=== Begin Enclosure ===
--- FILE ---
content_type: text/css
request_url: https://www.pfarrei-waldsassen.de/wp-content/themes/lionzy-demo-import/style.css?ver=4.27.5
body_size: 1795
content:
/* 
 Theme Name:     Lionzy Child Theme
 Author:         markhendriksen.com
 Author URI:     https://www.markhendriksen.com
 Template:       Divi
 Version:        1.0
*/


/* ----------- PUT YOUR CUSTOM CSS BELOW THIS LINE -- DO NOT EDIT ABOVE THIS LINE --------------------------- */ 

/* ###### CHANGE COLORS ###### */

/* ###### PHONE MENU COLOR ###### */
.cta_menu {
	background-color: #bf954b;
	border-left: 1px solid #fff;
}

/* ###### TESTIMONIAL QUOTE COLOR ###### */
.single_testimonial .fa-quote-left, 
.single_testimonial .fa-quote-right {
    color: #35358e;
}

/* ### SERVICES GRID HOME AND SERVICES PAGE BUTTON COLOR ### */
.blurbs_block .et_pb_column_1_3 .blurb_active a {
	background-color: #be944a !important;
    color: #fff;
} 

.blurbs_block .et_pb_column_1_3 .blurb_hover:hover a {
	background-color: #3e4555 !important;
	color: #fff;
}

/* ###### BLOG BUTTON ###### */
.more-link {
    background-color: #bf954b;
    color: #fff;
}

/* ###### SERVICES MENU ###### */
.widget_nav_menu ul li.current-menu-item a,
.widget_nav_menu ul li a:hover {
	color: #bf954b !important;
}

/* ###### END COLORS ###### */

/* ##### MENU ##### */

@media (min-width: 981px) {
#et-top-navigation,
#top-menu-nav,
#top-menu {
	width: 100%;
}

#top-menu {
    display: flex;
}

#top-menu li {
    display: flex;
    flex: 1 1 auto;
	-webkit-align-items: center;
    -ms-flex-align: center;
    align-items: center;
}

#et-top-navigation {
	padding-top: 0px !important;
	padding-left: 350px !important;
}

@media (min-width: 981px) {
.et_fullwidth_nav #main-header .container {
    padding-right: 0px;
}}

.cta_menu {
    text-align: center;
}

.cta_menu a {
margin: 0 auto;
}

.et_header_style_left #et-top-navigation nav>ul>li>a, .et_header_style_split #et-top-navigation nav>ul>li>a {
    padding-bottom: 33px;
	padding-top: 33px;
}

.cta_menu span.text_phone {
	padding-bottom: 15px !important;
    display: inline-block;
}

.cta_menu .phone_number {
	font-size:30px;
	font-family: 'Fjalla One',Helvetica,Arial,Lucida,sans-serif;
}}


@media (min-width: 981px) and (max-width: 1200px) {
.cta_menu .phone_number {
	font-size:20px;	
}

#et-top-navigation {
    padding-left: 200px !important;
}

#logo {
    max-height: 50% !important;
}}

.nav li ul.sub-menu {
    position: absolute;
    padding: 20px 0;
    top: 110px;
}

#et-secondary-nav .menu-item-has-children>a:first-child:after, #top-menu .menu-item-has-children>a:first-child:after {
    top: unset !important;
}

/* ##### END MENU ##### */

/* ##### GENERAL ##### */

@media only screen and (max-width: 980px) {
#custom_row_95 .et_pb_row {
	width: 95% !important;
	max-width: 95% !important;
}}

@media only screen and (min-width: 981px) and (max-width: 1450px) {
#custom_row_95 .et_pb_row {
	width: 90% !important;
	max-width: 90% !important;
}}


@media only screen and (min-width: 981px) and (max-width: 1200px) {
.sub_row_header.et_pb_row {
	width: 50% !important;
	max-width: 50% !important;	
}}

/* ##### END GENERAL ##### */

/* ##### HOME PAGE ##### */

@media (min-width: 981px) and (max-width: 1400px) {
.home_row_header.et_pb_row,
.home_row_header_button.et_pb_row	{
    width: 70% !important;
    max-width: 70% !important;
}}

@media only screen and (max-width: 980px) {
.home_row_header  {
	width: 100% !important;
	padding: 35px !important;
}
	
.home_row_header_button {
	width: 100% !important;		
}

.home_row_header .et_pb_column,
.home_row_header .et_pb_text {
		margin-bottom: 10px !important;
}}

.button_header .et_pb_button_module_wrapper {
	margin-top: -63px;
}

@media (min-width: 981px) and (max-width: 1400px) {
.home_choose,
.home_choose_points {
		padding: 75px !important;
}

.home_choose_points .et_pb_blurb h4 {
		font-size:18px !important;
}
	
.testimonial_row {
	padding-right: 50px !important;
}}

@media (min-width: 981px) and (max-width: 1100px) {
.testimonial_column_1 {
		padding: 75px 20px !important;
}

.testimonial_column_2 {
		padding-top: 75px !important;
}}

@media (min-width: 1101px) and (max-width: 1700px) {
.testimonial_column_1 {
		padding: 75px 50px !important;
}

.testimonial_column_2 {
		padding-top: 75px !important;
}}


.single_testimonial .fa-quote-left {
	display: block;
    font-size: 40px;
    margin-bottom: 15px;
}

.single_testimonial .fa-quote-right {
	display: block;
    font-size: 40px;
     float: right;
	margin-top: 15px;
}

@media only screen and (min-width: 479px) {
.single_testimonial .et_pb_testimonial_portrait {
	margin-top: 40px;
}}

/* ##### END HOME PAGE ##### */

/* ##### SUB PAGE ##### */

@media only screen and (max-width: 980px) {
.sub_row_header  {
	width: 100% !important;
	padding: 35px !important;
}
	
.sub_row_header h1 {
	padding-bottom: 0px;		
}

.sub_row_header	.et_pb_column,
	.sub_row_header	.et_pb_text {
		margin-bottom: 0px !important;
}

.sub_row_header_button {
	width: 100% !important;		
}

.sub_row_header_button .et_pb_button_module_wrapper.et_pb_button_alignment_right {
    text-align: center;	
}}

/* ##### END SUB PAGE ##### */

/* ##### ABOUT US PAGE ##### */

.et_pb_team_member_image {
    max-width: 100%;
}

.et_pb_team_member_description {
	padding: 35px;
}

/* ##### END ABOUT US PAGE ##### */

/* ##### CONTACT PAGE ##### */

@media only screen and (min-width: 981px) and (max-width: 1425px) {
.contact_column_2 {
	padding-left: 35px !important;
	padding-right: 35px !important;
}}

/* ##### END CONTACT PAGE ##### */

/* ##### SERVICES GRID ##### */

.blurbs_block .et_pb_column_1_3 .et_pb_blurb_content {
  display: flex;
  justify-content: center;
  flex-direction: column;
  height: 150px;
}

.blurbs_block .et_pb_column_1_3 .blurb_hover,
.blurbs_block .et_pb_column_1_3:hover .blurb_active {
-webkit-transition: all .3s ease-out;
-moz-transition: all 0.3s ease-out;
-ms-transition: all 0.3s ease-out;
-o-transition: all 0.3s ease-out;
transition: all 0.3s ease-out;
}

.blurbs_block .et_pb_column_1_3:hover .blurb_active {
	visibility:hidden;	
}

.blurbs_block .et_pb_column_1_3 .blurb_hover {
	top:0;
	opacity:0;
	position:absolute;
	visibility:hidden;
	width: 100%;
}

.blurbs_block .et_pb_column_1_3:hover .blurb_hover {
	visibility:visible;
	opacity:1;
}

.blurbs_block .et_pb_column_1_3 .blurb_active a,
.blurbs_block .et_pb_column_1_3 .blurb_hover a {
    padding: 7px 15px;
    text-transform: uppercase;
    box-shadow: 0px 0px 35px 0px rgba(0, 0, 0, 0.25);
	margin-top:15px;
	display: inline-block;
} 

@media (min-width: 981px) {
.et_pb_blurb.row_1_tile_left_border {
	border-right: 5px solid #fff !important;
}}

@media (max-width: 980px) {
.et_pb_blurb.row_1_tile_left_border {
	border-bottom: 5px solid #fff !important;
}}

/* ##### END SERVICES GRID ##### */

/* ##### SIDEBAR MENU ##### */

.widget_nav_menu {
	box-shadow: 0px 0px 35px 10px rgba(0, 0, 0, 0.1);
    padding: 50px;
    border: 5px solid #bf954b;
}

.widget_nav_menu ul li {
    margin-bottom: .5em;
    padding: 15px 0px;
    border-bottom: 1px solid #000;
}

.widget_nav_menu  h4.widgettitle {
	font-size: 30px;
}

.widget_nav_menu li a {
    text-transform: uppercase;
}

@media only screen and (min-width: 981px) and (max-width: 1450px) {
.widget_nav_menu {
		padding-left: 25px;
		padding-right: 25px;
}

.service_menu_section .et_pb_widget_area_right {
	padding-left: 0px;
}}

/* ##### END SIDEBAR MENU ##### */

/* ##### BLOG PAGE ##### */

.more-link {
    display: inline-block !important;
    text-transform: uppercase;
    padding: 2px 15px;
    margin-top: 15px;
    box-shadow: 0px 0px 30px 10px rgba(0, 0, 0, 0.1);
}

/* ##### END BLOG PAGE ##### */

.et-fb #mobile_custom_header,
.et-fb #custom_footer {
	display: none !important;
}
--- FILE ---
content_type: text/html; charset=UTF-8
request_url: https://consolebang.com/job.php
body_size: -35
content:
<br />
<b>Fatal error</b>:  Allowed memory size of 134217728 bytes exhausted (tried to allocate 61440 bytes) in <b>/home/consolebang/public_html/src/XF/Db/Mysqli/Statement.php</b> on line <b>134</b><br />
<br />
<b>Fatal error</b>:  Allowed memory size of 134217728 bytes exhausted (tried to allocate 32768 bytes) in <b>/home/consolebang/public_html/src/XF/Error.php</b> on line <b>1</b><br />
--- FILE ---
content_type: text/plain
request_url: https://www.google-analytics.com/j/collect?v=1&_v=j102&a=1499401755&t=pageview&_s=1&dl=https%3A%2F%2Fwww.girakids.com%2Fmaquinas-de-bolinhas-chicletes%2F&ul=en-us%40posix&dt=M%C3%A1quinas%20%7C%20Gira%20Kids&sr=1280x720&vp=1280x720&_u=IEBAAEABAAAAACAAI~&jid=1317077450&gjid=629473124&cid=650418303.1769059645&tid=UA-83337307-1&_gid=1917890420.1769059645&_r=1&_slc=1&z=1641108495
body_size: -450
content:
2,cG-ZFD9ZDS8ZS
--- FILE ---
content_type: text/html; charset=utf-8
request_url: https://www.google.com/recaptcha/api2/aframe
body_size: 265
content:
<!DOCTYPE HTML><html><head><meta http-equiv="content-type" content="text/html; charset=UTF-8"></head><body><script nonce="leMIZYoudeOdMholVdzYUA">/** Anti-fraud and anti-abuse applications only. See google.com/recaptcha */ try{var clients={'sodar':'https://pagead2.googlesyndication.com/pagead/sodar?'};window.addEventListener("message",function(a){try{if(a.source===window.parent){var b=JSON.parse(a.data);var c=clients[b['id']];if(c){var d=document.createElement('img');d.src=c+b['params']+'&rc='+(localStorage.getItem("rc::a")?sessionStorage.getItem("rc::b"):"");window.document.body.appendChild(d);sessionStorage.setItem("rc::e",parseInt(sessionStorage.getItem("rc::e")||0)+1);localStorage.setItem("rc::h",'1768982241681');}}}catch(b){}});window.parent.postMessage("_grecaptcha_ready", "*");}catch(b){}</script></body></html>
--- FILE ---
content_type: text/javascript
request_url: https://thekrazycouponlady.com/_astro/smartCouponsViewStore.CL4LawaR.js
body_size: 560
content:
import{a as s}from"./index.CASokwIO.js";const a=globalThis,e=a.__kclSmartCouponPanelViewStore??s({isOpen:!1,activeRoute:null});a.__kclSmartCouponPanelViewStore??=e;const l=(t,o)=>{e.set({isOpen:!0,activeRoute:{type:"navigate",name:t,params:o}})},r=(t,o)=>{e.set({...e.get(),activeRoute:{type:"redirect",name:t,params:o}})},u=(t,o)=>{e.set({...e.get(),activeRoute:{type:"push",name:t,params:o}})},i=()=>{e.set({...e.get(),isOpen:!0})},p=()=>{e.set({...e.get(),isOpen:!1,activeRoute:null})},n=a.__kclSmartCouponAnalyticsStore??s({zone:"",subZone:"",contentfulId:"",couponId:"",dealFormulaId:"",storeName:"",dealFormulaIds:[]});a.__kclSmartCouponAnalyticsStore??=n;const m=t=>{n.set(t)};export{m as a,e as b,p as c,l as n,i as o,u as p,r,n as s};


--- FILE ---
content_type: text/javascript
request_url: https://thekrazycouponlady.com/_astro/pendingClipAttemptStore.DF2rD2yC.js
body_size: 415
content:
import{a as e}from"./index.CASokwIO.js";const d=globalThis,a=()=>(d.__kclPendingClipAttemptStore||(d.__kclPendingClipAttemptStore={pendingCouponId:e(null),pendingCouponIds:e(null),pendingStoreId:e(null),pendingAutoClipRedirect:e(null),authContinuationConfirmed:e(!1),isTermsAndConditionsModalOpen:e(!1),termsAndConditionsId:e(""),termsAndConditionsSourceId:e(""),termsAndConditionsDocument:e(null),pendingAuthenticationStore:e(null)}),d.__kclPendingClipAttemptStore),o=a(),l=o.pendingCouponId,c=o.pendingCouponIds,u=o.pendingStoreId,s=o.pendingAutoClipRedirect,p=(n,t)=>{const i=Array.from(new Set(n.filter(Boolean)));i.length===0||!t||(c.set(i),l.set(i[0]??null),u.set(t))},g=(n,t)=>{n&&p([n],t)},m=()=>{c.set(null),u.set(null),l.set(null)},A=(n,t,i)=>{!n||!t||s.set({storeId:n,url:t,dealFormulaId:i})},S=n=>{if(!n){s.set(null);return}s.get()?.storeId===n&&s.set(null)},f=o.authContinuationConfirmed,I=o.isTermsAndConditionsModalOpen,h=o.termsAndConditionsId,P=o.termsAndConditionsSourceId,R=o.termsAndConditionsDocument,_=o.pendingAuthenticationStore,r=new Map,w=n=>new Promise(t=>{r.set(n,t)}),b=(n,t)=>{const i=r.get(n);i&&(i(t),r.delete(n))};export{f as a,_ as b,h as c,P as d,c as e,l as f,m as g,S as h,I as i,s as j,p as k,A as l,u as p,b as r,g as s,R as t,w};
=== End Enclosure ===
Please copy every line of the data that carries the string "exhausted".

#### Output of the task
<b>Fatal error</b>:  Allowed memory size of 134217728 bytes exhausted (tried to allocate 61440 bytes) in <b>/home/consolebang/public_html/src/XF/Db/Mysqli/Statement.php</b> on line <b>134</b><br />
<b>Fatal error</b>:  Allowed memory size of 134217728 bytes exhausted (tried to allocate 32768 bytes) in <b>/home/consolebang/public_html/src/XF/Error.php</b> on line <b>1</b><br />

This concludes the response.